NCF1

Variants (also known as mutations) in the NCF1 gene account for about 25 percent of cases of chronic granulomatous disease. People with this disorder are at increased risk of developing recurrent episodes of infection and inflammation due to a weakened immune system. The variants that cause this disorder occur in both copies of the NCF1 gene in each cell. Ninety-five percent of affected individuals have a variant known as delta GT that deletes two DNA building blocks from the NCF1 gene in an area called exon 2 (written as 75_76delGT). This genetic change leads to the production of an abnormally short, nonfunctional version of neutrophil cytosolic factor 1. Other, less common variants also disrupt the function or production of neutrophil cytosolic factor 1. Without this protein, NOX cannot assemble or function properly. As a result, phagocytes are unable to produce ROS to kill foreign invaders, and neutrophil activity is not regulated. A lack of NOX leaves affected individuals vulnerable to many types of infection and excessive inflammation.

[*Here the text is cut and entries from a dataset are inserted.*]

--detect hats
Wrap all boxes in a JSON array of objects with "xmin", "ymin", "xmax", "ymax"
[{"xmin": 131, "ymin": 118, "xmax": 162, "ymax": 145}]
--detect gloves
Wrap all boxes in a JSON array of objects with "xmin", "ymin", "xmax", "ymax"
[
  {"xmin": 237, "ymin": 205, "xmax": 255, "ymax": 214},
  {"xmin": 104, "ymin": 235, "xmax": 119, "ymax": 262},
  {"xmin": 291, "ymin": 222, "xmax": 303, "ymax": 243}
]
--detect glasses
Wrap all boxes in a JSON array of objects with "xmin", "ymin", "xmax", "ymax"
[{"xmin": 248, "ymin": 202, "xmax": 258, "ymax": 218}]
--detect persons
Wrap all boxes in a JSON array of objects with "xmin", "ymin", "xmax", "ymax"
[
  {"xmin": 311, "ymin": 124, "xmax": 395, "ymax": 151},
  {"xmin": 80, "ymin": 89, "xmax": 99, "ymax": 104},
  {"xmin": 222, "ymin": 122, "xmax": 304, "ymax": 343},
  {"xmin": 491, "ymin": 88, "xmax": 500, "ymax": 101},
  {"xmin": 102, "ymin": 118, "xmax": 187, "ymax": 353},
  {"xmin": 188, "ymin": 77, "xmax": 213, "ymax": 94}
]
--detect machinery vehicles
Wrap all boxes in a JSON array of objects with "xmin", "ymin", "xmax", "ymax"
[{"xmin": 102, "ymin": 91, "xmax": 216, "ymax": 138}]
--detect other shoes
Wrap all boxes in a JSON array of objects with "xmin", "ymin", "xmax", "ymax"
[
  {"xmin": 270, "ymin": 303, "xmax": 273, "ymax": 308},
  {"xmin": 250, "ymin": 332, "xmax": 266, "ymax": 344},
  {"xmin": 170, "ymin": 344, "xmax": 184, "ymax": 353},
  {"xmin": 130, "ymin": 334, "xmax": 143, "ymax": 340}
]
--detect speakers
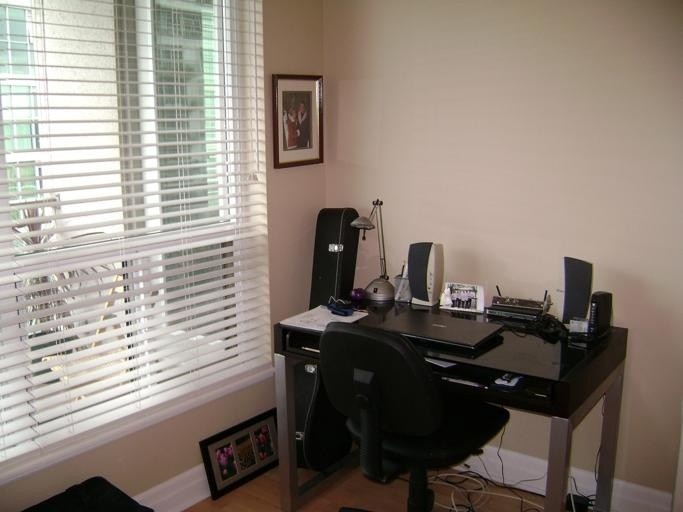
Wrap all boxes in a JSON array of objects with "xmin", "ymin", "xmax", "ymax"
[
  {"xmin": 409, "ymin": 242, "xmax": 444, "ymax": 306},
  {"xmin": 562, "ymin": 256, "xmax": 592, "ymax": 326}
]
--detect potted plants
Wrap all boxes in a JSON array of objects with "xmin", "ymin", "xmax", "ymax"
[{"xmin": 12, "ymin": 199, "xmax": 112, "ymax": 384}]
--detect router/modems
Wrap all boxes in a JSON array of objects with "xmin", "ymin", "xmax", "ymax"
[{"xmin": 492, "ymin": 285, "xmax": 548, "ymax": 310}]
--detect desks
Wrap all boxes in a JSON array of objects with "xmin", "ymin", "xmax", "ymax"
[
  {"xmin": 272, "ymin": 291, "xmax": 627, "ymax": 511},
  {"xmin": 20, "ymin": 475, "xmax": 155, "ymax": 511}
]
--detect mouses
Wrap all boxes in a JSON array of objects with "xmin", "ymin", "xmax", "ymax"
[{"xmin": 495, "ymin": 373, "xmax": 524, "ymax": 386}]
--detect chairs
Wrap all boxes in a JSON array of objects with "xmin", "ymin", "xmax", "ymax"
[{"xmin": 299, "ymin": 318, "xmax": 512, "ymax": 511}]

The NCF1 gene is located in a region of chromosome 7 that is often deleted in people with Williams syndrome. Williams syndrome is a developmental disorder that affects many parts of the body. As a result of the deletion of part of chromosome 7, some people with this condition are missing one copy of the NCF1 gene in each cell. Researchers have found that the loss of this gene is a protective factor that appears to lower the risk of developing high blood pressure (hypertension). People with Williams syndrome whose NCF1 gene is not deleted have a higher risk of developing hypertension.

People with only one copy of the NCF1 gene have reduced levels of the neutrophil cytosolic factor 1 protein, which decreases the activity of NOX and results in the production of fewer ROS. Studies suggest that ROS play an important role in blood vessel changes related to hypertension.